Not an entirely fair comparison by using ruby_parser instead of an
incredibly restrained grammar… but there you have it.

That said, I will say that I only barely tolerate LR based parser
generators. I would love to have a fully conformant LL-based parser for
ruby. I’m not convinced it is possible as ruby’s grammar is seriously
fucked up.

Hi Thomas,

I use ANTLR to generate C++ code which I subsequently extend into Ruby.
It’d be absolute overkill if you’re not already extending/embedding for
your project though!

I believe ANTLR is LL(*). It also does lexers.

There is apparently a Ruby target for ANTLR as well. I’ve never tried it
myself.

You’ll need Java to build, but not to run- that’s the case in my current
project but I’m not using the latest ANTLR.

Some links:

http://www.antlr.org/

http://www.antlr.org/wiki/display/ANTLR3/Antlr3RubyTarget

Another thing to explore, maybe. :slight_smile:

Good luck!

Garth

PS. If someone has already suggested ANTLR, my apologies. I skimmed the
replied but it was hardly a detailed search.
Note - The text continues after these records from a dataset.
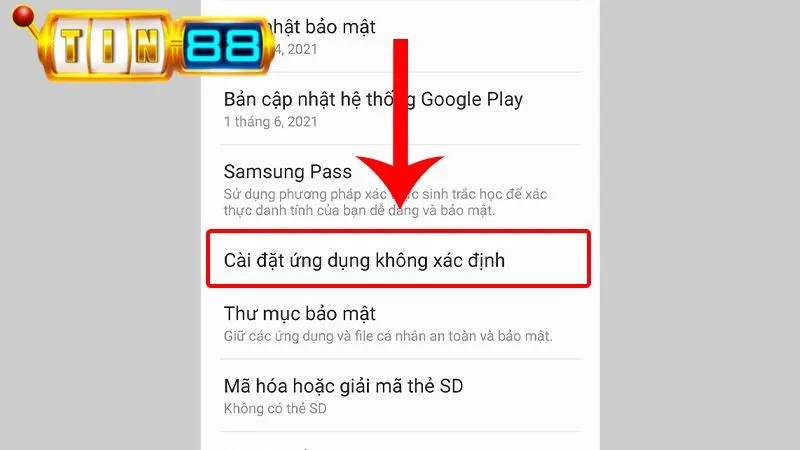 Set-up lại tính năng bảo mật trên điện thoại để tải app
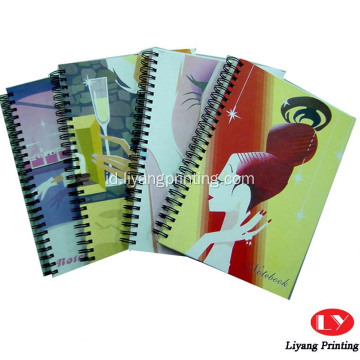 Pencetakan notebook softcover kertas cetak kustom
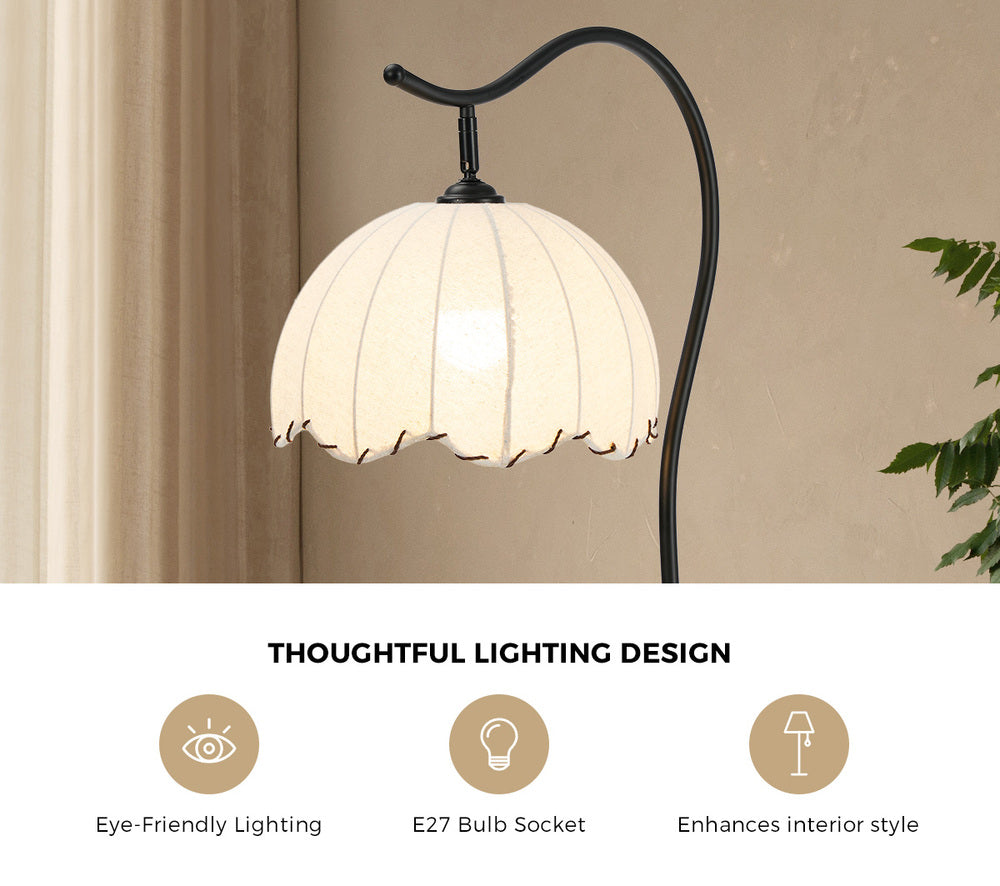 Floor Lamp With Side Table 46.5x41x145cm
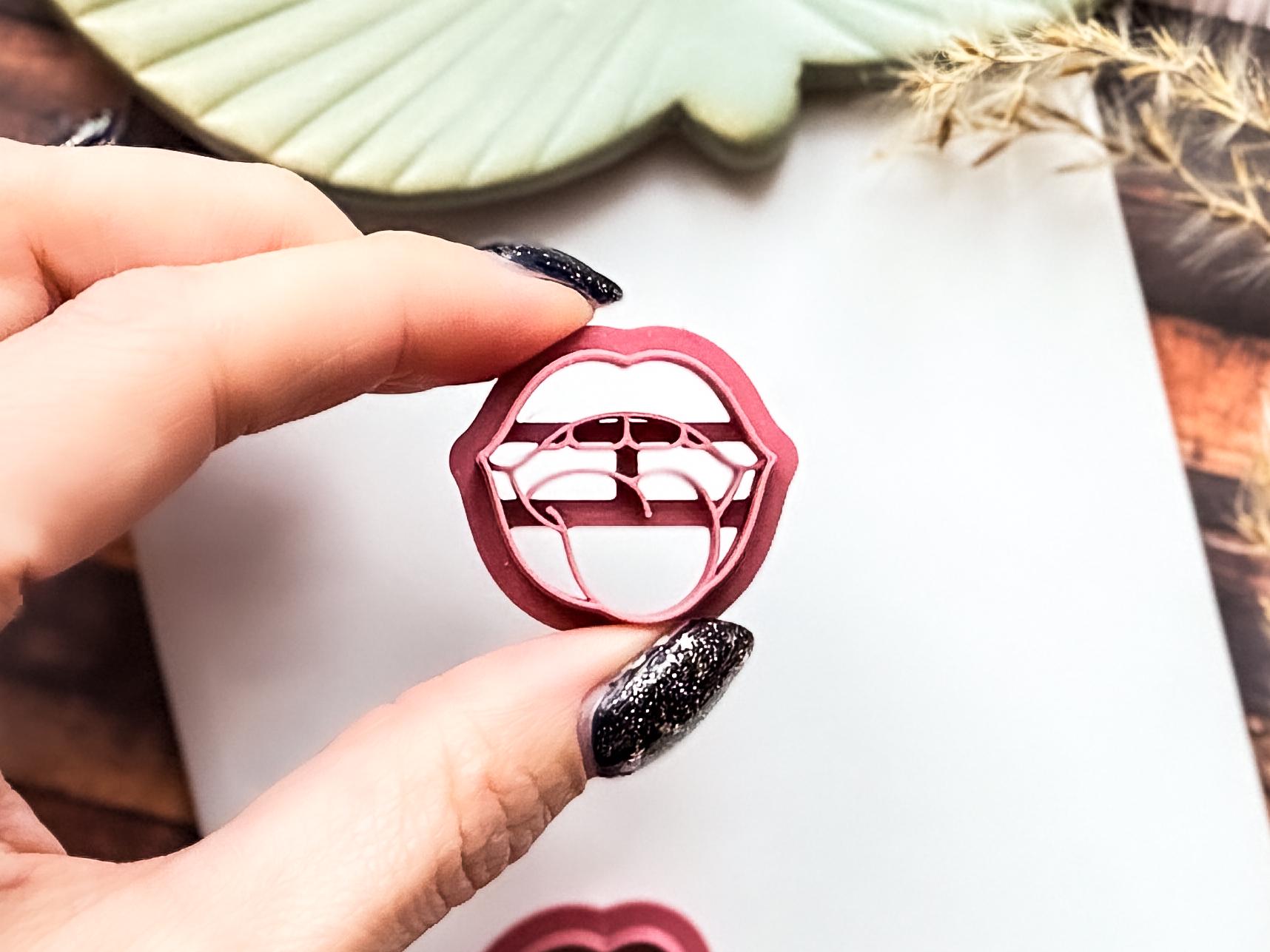 Lips Clay Cutters 4 Piece Set, 2 - 4.5 cm, Made In The UK-Valentines Clay Cutters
For heavy lifting, there’s always Racc. ruby_parser uses it, and it’s
pretty fast.

http://i.loveruby.net/en/projects/racc/
http://rubygems.org/gems/racc
http://rubydoc.info/gems/racc/1.4.7/frames

(Didn’t do benchmarks.)

– Matma R.

Ryan D. wrote in post #1043324:

On Jan 31, 2012, at 09:30 , Bartosz Dziewoński wrote:

For heavy lifting, there’s always Racc. ruby_parser uses it, and it’s
pretty fast.

Racc
racc | RubyGems.org | your community gem host
File: README — Documentation for racc (1.4.7)
I did, but with all the complexity of ruby_parser, not the grammar in
this thread.
Thanks for the numbers. I wrote a small grammar for the MiniP language
in racc, and repeated the experiments (on a different machine, ruby
1.9.3). racc’s speed is ok, but it seems to be slower than rsec-ext.

parslet
53.10s
racc
2.05s
rsec-ext
0.72s

That said, I will say that I only barely tolerate LR based parser
generators. I would love to have a fully conformant LL-based parser for
ruby.
I believe both racc and ANTLR won’t be faster than rsec-ext, as they
generate ruby code. For many less-convoluted grammars (ruby is not a
good example ;)), a PEG-style parser library is a good and pleasant to
use alternative to a parser generator.

For my prototype, I rewrote a constraint file parser to rsec-ext,
which works great. I can’t use it at the moment, because it is 1.9
only, but that’s a different story.

Kind Regards,
Benedikt